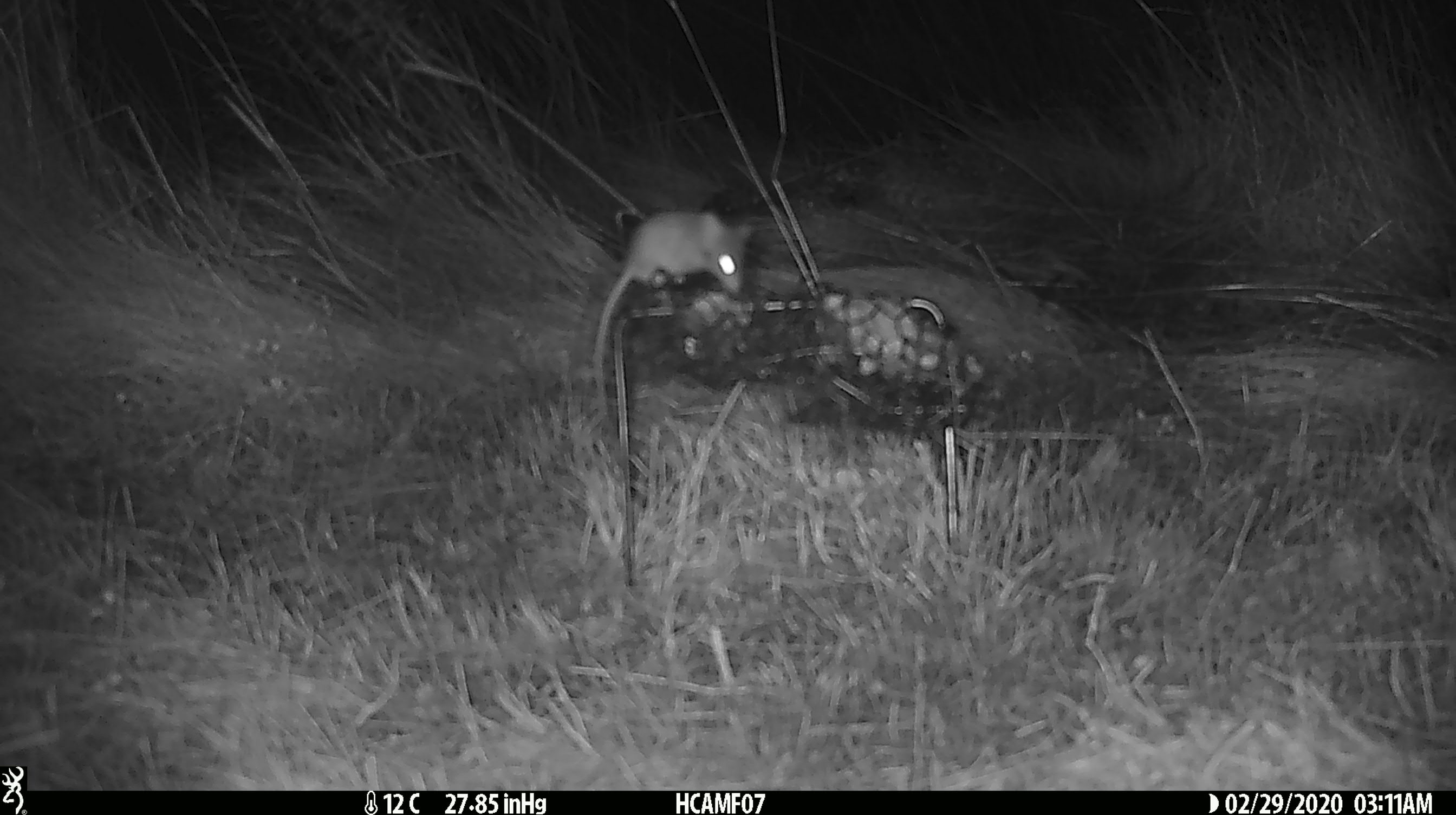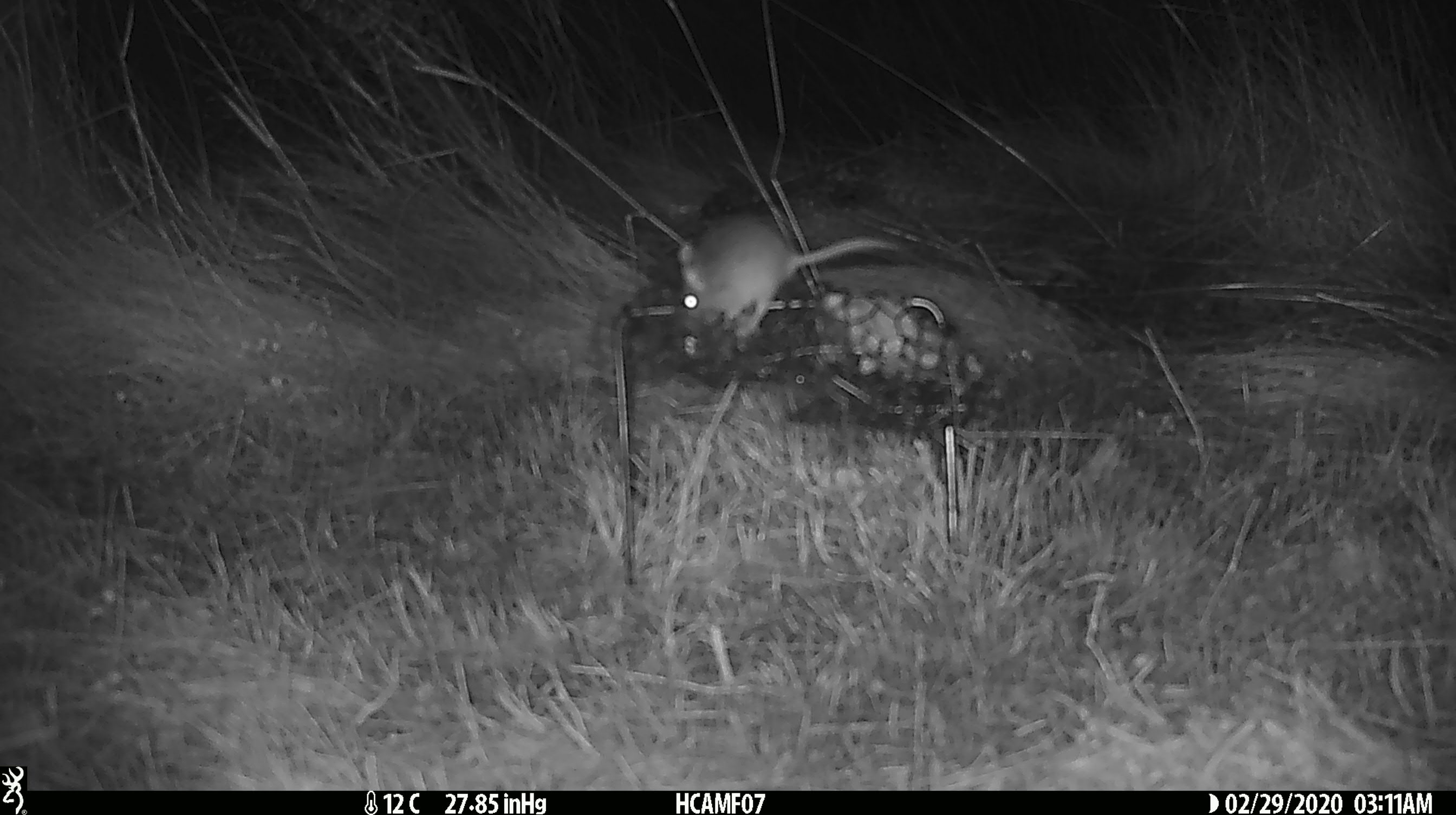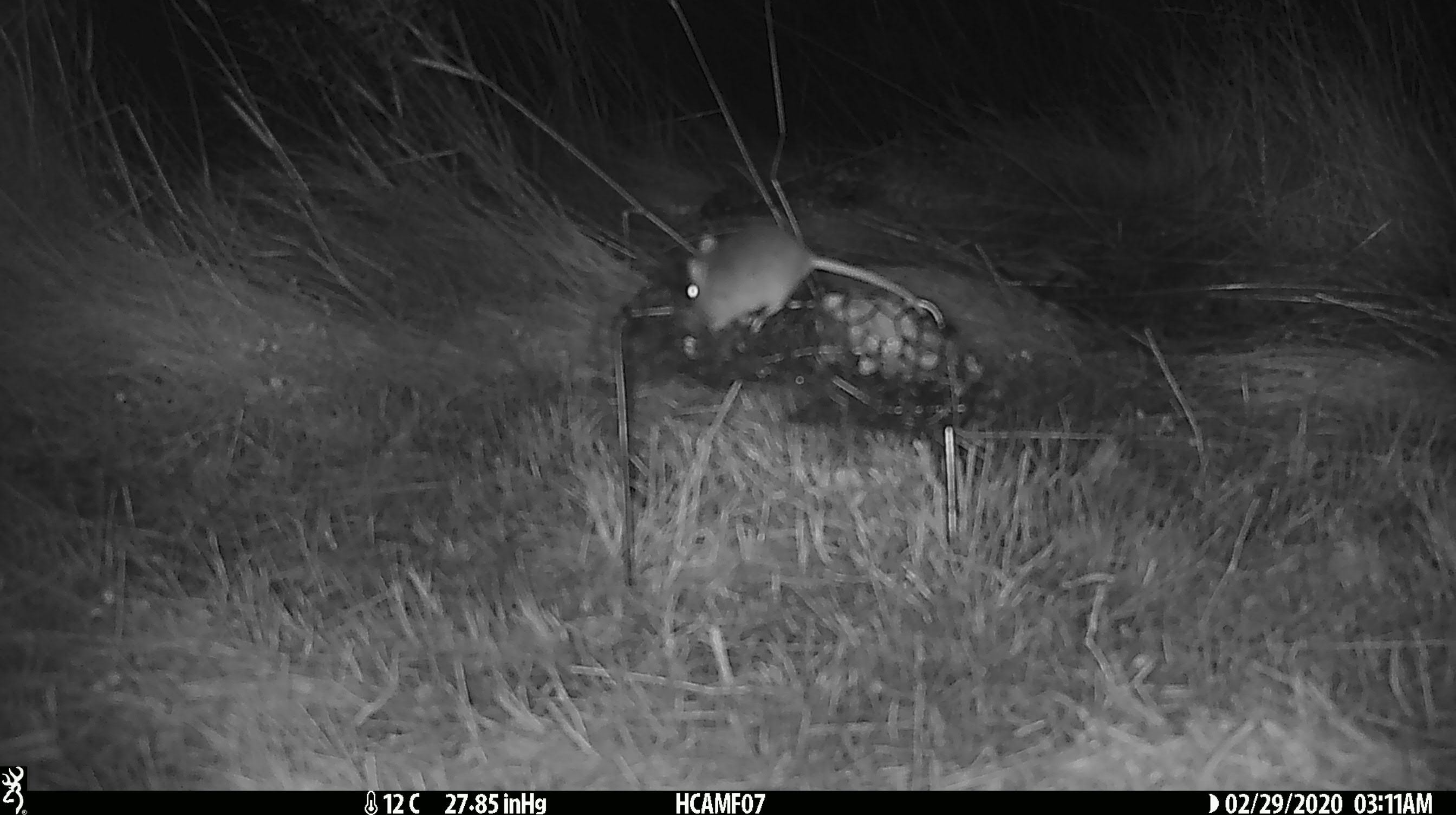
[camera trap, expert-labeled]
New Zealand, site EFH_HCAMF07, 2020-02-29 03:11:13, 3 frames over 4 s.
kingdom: Animalia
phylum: Chordata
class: Mammalia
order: Rodentia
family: Muridae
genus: Mus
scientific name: Mus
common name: mouse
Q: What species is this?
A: Mouse (Mus).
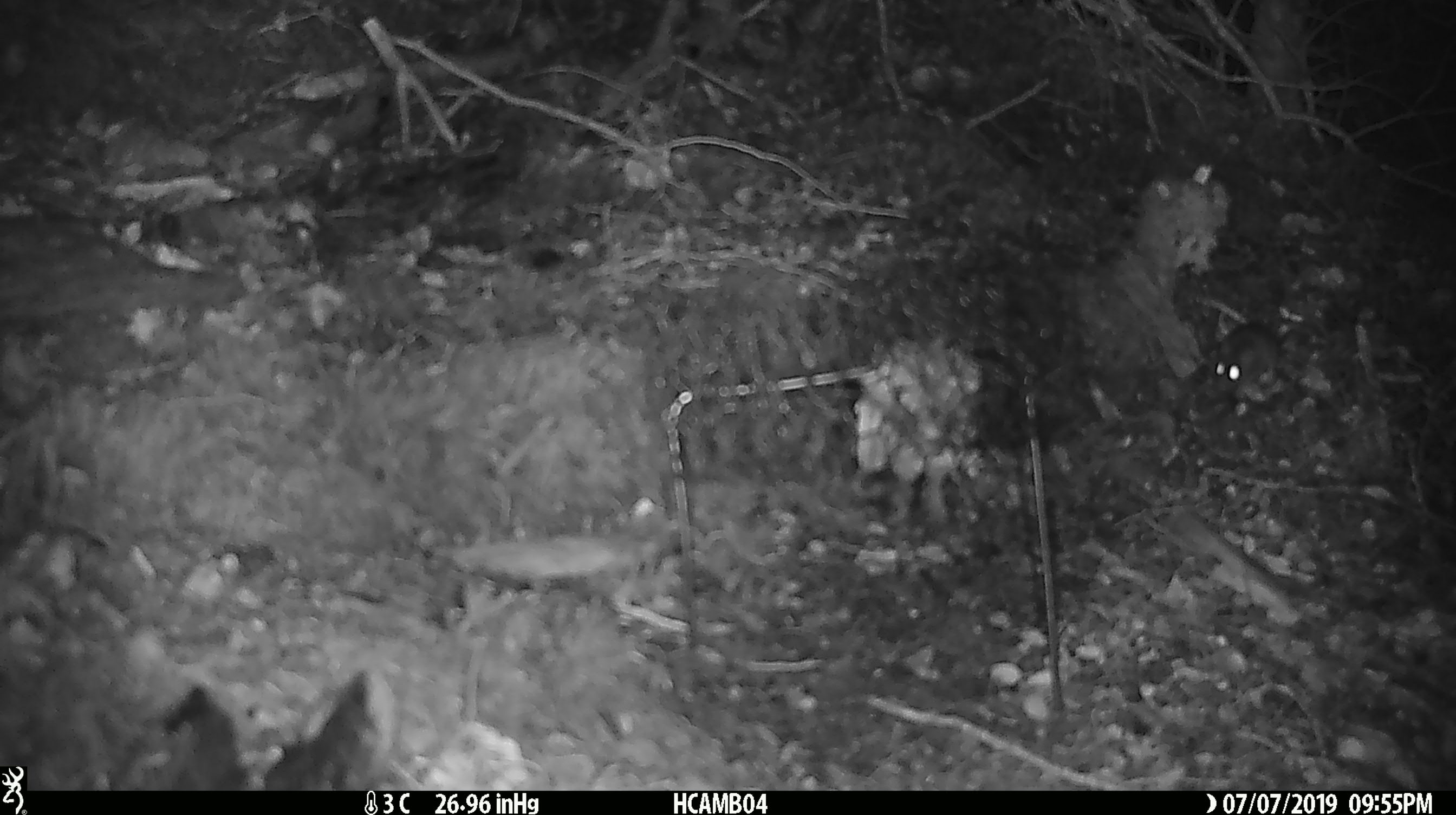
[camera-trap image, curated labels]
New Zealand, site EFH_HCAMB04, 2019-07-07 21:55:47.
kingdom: Animalia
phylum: Chordata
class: Mammalia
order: Rodentia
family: Muridae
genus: Mus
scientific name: Mus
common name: mouse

* * *

The entries above are to be restated verbatim, with no pictures carried over.

[camera trap, expert-labeled]
New Zealand, site EFH_HCAMF07, 2020-02-29 03:11:13, 3 frames over 4 s.
kingdom: Animalia
phylum: Chordata
class: Mammalia
order: Rodentia
family: Muridae
genus: Mus
scientific name: Mus
common name: mouse
Q: What species is this?
A: Mouse (Mus).
[camera-trap image, curated labels]
New Zealand, site EFH_HCAMB04, 2019-07-07 21:55:47.
kingdom: Animalia
phylum: Chordata
class: Mammalia
order: Rodentia
family: Muridae
genus: Mus
scientific name: Mus
common name: mouse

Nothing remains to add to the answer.